The Second Cooing: Raising Passenger Pigeons from the Dead
The world has been without passenger pigeons since 1914.
April 13, 2013— -- The world has been without passenger pigeons since 1914. Now, scientists want to bring them back. Geneticist Ben Novak has embarked on the project and has begun collecting passenger pigeon DNA from natural history museums. His "de-extinction" efforts are not without critics.
The eye sockets of the slender pigeon are filled with light-colored cotton. Its neck feathers shimmer in iridescent colors, and it has a russet chest and a slate-blue head. The yellowed paper tag attached to its left leg reads: "Coll. by Capt. Frank Goss, Neosho Falls, Kansas, July 4, 1875."

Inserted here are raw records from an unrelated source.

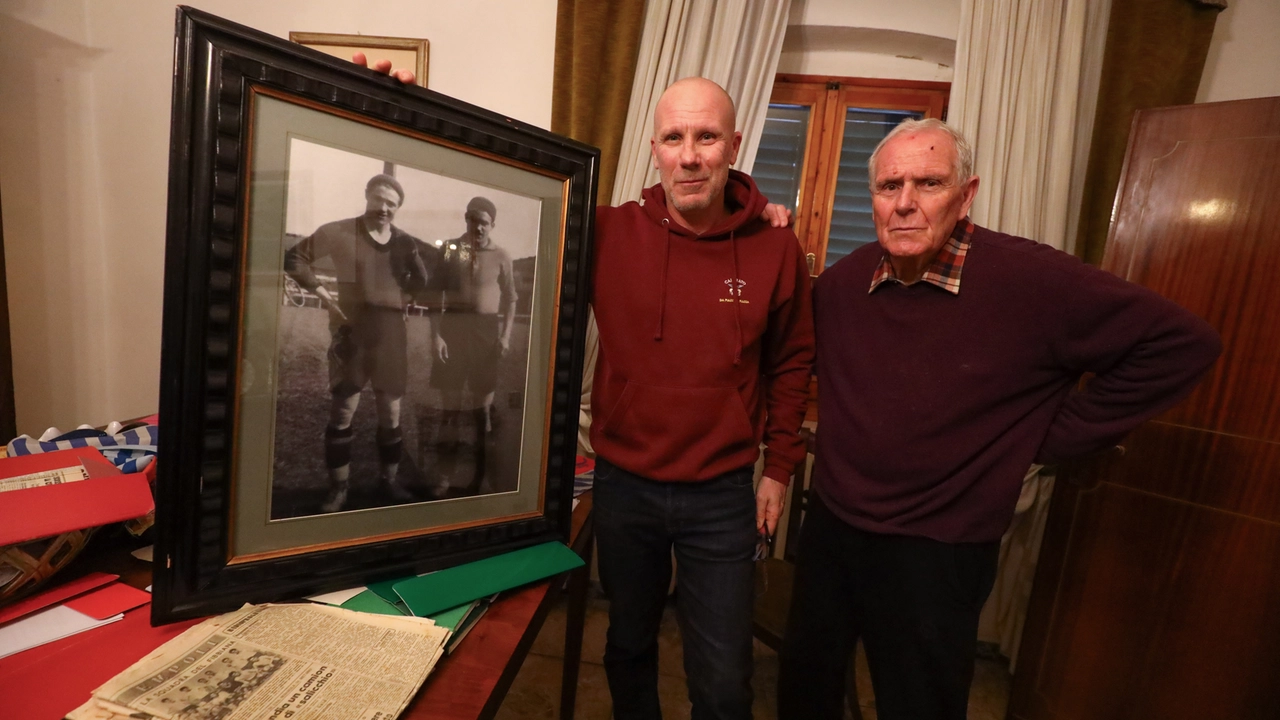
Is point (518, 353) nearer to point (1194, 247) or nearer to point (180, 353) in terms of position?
point (180, 353)

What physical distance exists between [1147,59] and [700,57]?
4.69 ft

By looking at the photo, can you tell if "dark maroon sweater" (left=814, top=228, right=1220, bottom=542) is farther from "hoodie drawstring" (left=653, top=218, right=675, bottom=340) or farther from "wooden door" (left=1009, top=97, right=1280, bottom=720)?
"wooden door" (left=1009, top=97, right=1280, bottom=720)

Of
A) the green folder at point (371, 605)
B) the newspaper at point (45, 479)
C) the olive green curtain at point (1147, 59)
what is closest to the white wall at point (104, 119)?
the newspaper at point (45, 479)

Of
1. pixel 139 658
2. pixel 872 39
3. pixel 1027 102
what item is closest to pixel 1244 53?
pixel 1027 102

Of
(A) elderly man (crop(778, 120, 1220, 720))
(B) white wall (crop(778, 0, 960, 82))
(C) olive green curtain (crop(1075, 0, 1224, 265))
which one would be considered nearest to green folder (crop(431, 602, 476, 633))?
(A) elderly man (crop(778, 120, 1220, 720))

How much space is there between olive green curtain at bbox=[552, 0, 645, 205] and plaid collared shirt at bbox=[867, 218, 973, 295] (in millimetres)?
1162

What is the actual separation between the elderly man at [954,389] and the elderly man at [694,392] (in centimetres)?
19

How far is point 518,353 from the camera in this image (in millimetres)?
901

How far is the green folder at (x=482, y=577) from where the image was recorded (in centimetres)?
76

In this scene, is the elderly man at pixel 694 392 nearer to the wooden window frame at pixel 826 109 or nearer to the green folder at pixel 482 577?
the green folder at pixel 482 577

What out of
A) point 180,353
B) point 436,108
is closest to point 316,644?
point 180,353

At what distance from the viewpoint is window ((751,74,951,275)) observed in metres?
2.04

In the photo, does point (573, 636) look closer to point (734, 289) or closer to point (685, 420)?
point (685, 420)

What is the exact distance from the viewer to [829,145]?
81.7 inches
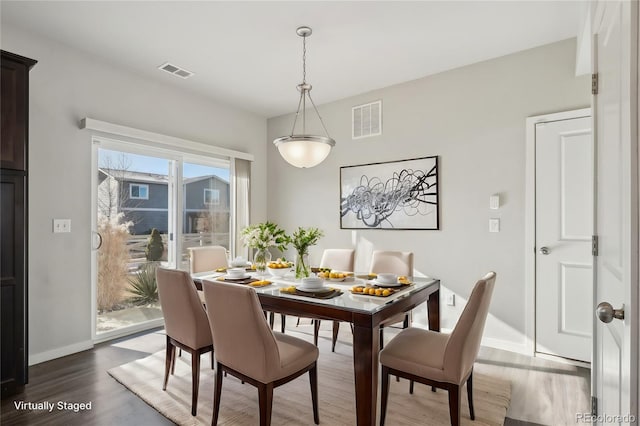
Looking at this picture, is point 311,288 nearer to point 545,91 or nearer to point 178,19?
point 178,19

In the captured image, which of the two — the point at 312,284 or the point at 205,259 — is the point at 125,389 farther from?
the point at 312,284

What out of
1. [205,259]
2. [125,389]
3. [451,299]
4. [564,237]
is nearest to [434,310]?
[451,299]

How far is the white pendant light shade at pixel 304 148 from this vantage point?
8.83 feet

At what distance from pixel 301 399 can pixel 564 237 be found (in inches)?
98.2

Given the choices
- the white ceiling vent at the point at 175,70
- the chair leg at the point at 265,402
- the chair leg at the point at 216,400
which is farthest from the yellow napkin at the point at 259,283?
the white ceiling vent at the point at 175,70

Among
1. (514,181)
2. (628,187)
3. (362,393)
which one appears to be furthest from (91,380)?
(514,181)

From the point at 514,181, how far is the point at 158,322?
3.91m

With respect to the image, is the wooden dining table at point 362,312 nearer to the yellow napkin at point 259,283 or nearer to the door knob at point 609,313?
the yellow napkin at point 259,283

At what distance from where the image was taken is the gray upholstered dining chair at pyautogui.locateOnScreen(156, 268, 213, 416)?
210cm

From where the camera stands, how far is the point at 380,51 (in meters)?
3.18

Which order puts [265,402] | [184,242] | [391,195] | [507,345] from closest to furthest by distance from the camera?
[265,402], [507,345], [391,195], [184,242]

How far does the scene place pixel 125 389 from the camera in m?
2.41

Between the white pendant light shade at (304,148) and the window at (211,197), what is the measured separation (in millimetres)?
1985

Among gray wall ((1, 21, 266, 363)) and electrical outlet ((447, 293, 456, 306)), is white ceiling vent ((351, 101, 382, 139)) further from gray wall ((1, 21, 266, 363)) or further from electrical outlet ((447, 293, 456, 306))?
gray wall ((1, 21, 266, 363))
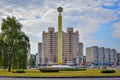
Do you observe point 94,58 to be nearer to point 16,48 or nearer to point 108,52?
point 108,52

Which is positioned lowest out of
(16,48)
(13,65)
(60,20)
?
(13,65)

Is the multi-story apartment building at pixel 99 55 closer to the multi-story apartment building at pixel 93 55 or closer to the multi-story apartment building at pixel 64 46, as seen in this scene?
the multi-story apartment building at pixel 93 55

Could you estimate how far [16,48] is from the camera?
48406 mm

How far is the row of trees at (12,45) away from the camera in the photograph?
47.5 m

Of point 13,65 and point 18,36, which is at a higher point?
point 18,36

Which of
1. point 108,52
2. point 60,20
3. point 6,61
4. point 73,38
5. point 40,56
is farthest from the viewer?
point 108,52

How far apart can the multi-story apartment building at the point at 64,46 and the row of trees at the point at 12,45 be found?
9466 cm

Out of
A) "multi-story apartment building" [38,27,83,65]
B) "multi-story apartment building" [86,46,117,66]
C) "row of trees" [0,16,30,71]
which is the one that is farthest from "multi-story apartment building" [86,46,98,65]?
"row of trees" [0,16,30,71]

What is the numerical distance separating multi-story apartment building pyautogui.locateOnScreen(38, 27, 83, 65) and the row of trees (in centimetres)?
9466

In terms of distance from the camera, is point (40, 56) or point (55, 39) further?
point (40, 56)

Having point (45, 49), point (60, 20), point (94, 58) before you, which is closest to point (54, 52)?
point (45, 49)

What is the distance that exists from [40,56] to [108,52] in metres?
47.6

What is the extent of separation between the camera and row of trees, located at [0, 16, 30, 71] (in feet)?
156

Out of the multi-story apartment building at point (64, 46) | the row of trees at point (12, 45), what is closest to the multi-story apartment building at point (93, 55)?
the multi-story apartment building at point (64, 46)
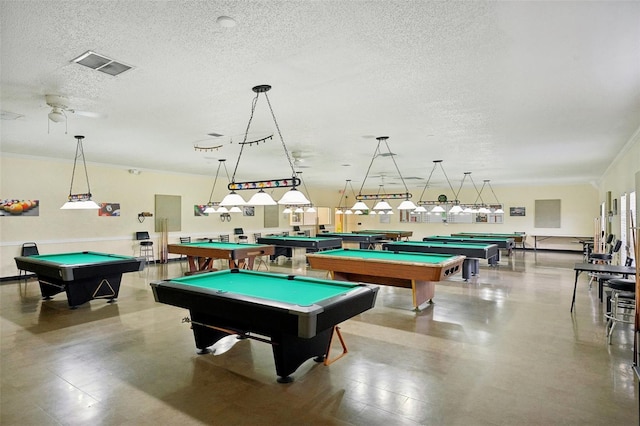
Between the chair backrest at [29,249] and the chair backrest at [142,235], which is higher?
the chair backrest at [142,235]

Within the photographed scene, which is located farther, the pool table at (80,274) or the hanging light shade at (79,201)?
the hanging light shade at (79,201)

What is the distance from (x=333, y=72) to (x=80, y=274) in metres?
4.60

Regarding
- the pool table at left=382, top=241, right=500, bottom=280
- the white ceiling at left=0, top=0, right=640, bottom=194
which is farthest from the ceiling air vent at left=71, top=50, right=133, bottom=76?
the pool table at left=382, top=241, right=500, bottom=280

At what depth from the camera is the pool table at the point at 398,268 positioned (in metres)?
5.03

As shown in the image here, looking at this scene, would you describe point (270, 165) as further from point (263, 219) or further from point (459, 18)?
point (459, 18)

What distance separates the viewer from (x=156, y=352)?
3.79 meters

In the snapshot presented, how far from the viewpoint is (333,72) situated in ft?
10.9

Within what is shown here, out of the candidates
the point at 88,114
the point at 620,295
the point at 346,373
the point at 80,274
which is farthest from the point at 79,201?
the point at 620,295

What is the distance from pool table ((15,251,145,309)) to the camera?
17.1ft

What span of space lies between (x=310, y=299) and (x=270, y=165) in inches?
256

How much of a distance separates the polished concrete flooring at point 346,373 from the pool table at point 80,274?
38 cm

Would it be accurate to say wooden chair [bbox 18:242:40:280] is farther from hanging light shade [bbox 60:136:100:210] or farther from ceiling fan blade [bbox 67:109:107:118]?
ceiling fan blade [bbox 67:109:107:118]

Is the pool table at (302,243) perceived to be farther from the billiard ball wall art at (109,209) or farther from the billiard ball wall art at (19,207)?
the billiard ball wall art at (19,207)

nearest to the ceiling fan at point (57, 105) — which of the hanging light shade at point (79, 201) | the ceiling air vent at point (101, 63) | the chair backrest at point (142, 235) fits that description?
the ceiling air vent at point (101, 63)
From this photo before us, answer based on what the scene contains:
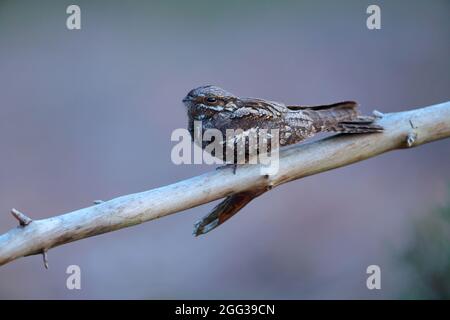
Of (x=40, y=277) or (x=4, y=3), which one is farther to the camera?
(x=4, y=3)

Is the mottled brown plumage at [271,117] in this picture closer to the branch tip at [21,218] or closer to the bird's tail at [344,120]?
the bird's tail at [344,120]

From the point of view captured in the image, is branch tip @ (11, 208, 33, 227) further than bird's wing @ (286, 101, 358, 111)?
No

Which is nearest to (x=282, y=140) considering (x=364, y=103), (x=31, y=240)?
(x=31, y=240)

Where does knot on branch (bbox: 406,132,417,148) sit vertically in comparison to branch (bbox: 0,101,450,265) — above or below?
above

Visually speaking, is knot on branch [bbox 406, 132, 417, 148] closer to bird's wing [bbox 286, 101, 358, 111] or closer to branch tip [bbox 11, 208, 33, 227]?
bird's wing [bbox 286, 101, 358, 111]

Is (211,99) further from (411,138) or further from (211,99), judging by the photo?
(411,138)

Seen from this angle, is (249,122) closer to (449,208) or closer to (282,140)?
(282,140)

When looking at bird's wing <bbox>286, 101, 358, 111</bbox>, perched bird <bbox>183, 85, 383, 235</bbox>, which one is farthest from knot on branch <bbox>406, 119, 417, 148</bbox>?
bird's wing <bbox>286, 101, 358, 111</bbox>

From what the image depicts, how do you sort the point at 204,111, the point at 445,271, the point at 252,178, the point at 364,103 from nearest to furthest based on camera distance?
the point at 252,178, the point at 204,111, the point at 445,271, the point at 364,103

Ben Novak lifts up the stuffed bird to study the tag more closely. Then he returns the pigeon to a group of 11 other specimens of the same species, which are resting on their backs in a wooden drawer. "It's easy to see just dead birds," he says. "But imagine them alive, billions of birds. What would they look like in the sky?"
Novak has an audacious plan. He wants to resurrect the passenger pigeon. Vast numbers of the birds once filled the skies over North America. But in 1914 Martha, the last of her species, died in a zoo in Cincinnati, Ohio.
Novak, a researcher with the Long Now Foundation, a California think tank, wants to give the species a second chance. At the Museum of Vertebrate Zoology in Berkeley, Novak used a scalpel to slice small tissue samples from the red-painted toes of the passenger pigeons kept there. He hopes to isolate tiny bits of DNA from the samples and use them to assemble an entire genotype. His ultimate goal is the resurrection of the passenger pigeon.
"It should be possible to reconstruct the entire genome of the passenger pigeon," says Novak. "The species is one of the most promising candidates for reintroducing an extinct species."
The art of breathing new life into long-extinct species is in vogue among biologists. The Tasmanian devil, the wooly rhinoceros, the mammoth, the dodo and the gastric-breeding frog are all on the list of candidates for revival. To recover the genetic makeup of species, experts cut pieces of tissue from stuffed zoological rarities, pulverize pieces of bone or search in the freezers of their institutions for samples of extinct animals.
The Dream of "De-Extinction"
The laboratory techniques to create new life with bits of genetic material were pure fantasy in the past. But now scientists believe that the vision could become reality, step by step. Experts in bioengineering, zoologists, ethicists and conservationists recently met in Washington, DC for a public forum on "de-extinction."
"Extinct animals are the most endangered species of them all" because "there is hardly anything left but the DNA," says Stewart Brand of the Long Now Foundation, which co-hosted the meeting with the National Geographic Society. The current showpiece project in bioengineering is the rebirth of the passenger pigeon.
The story of Ectopistes migratorius is a striking example of human hubris. When the Europeans arrived, the passenger pigeon was probably the most common bird on the American continent. The birds travelled in giant flocks, sometimes several hundred kilometers long. "The air was literally filled with pigeons," naturalist John Audubon wrote in 1831, after observing the spectacle. "The light of noon-day was obscured as by an eclipse."